EXERCISE: In the records below, recast the part that opens with the line containing "How great is" and closes with the line containing "which is at the uppermost elevation?" as a Markdown table with the columns n and Line. Number each row, skip blank lines, and leave the pictures out.

Rows from a spatial reasoning dataset:
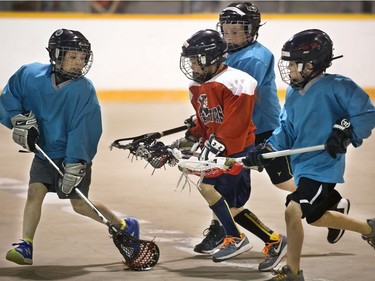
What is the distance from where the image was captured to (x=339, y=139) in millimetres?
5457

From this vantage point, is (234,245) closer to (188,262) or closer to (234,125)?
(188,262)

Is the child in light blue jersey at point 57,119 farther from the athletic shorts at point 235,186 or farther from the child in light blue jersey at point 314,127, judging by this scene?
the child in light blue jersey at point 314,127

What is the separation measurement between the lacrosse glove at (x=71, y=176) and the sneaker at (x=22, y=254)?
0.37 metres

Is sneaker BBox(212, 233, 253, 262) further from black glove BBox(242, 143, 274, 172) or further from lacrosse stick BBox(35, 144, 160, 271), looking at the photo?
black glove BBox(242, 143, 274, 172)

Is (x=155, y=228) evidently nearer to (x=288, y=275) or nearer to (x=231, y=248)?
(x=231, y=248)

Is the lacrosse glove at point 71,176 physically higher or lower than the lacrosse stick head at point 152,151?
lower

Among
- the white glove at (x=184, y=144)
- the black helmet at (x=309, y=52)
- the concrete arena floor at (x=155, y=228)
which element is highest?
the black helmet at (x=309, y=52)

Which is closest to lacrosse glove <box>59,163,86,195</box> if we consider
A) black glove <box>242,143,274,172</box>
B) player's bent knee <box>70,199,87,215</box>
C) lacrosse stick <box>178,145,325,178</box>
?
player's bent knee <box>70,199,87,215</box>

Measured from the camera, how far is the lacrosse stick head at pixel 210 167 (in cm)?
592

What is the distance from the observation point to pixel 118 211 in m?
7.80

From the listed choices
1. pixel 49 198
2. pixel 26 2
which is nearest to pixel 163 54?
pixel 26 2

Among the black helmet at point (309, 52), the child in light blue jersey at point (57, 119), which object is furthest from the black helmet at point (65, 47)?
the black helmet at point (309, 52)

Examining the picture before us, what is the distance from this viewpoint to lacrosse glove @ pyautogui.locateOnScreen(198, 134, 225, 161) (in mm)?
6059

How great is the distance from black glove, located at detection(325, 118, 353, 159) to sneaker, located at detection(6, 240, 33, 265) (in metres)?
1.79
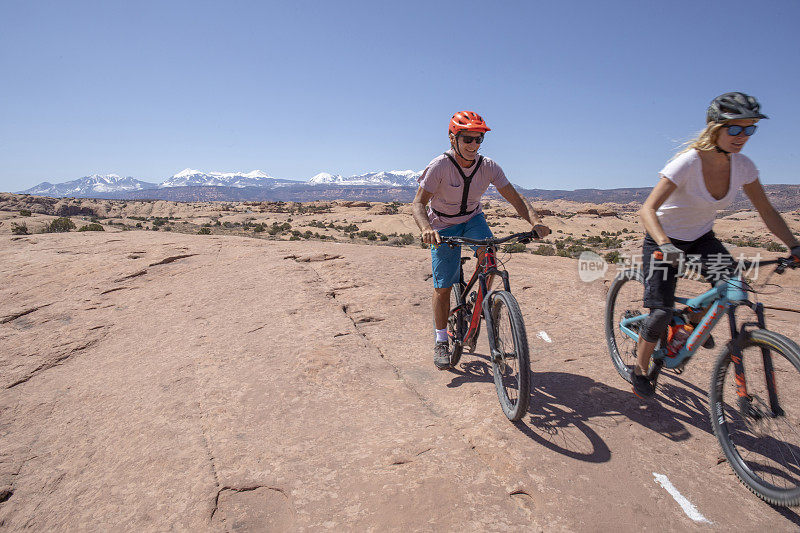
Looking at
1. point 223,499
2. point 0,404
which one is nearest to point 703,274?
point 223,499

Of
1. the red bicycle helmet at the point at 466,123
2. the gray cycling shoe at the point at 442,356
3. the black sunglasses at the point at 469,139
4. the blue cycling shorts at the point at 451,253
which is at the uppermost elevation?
...
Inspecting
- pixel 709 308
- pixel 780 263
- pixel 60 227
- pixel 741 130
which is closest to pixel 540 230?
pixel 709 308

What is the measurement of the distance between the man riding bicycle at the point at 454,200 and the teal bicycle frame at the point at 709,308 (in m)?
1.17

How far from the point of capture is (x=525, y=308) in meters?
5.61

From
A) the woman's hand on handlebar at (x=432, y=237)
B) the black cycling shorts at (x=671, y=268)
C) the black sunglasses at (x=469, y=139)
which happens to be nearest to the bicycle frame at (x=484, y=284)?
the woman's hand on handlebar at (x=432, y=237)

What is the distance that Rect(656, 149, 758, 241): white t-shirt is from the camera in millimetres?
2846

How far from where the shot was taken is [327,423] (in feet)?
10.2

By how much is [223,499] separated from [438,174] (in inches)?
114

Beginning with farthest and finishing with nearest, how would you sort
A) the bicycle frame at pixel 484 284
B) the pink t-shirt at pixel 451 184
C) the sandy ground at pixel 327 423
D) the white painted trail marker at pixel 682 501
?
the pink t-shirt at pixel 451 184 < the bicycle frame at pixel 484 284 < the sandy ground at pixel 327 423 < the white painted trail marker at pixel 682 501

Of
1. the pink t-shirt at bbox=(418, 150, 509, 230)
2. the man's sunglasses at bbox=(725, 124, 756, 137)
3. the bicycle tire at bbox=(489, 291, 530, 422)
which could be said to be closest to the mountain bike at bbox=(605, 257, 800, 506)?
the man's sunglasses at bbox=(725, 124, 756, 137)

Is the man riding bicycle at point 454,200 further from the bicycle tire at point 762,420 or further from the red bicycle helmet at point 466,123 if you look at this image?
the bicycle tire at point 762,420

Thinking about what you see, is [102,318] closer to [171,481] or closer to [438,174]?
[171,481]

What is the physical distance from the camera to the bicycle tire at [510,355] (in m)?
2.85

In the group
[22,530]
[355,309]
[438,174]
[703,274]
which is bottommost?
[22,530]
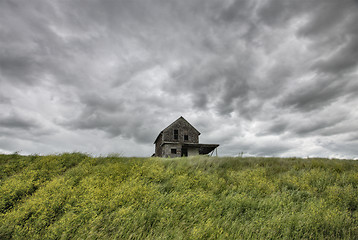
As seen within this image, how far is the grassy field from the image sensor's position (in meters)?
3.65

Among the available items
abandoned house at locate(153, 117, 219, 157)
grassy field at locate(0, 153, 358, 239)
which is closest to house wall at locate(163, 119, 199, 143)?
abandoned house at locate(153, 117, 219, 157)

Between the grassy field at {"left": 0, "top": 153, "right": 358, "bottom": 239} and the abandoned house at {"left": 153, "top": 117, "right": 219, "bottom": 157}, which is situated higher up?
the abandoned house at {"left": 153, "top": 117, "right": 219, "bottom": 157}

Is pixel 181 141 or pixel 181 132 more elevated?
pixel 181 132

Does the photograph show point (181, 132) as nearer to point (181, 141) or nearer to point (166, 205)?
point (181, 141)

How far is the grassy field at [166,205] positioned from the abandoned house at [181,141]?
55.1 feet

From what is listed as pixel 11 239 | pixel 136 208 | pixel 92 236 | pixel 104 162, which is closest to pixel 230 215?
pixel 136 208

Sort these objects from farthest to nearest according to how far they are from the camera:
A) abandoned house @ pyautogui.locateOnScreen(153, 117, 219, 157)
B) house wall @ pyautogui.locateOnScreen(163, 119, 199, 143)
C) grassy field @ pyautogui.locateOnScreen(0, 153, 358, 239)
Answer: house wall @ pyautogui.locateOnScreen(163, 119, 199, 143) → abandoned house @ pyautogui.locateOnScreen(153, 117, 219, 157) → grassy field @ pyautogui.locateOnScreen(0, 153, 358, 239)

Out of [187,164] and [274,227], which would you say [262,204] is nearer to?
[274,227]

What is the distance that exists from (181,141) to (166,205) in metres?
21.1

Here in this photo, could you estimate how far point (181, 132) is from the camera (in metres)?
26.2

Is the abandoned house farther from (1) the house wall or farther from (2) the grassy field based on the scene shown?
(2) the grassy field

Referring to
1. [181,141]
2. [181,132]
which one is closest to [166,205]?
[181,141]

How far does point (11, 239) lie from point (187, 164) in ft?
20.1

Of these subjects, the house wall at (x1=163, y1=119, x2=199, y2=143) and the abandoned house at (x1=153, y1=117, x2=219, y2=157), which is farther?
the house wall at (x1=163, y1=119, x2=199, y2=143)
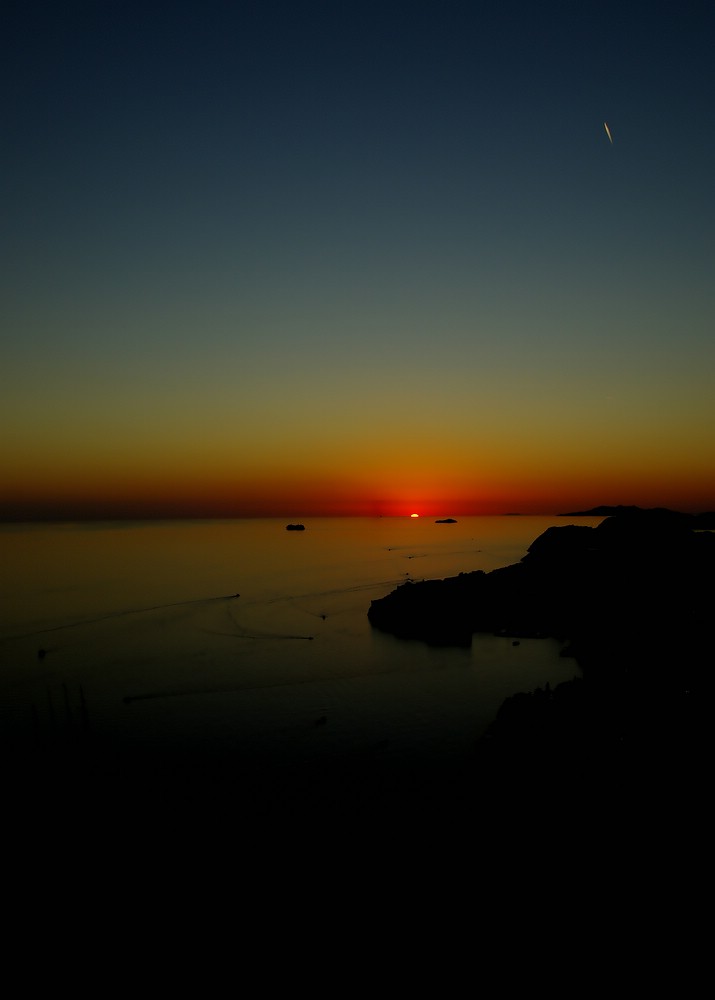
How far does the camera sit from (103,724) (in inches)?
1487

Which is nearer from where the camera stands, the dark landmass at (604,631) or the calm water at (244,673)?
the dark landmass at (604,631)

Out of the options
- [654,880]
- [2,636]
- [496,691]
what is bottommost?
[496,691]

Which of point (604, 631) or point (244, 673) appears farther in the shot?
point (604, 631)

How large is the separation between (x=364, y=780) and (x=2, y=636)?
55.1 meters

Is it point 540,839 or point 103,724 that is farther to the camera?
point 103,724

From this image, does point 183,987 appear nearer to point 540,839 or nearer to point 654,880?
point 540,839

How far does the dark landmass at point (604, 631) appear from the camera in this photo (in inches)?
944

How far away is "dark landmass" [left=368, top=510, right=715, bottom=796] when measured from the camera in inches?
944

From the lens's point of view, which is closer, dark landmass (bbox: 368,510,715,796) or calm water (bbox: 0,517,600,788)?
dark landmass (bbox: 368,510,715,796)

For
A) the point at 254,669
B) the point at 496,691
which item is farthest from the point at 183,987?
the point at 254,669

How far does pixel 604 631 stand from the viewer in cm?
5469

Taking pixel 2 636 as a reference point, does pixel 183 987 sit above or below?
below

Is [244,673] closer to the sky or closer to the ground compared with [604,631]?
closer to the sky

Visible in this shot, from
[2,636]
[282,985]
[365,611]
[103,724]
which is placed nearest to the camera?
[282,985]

EXERCISE OUTPUT:
| n | Line |
|---|---|
| 1 | How great is the distance from black glove, located at detection(325, 118, 353, 159) to sneaker, located at detection(6, 240, 33, 265) (in metres)? |
| 2 | 1.79 |
| 3 | Looking at |
| 4 | 1. point 223,499 |
| 5 | 2. point 0,404 |
| 6 | which one is nearest to point 703,274? |
| 7 | point 223,499 |
| 8 | Of |
| 9 | 1. the red bicycle helmet at the point at 466,123 |
| 10 | 2. the gray cycling shoe at the point at 442,356 |
| 11 | 3. the black sunglasses at the point at 469,139 |
| 12 | 4. the blue cycling shorts at the point at 451,253 |
| 13 | which is at the uppermost elevation? |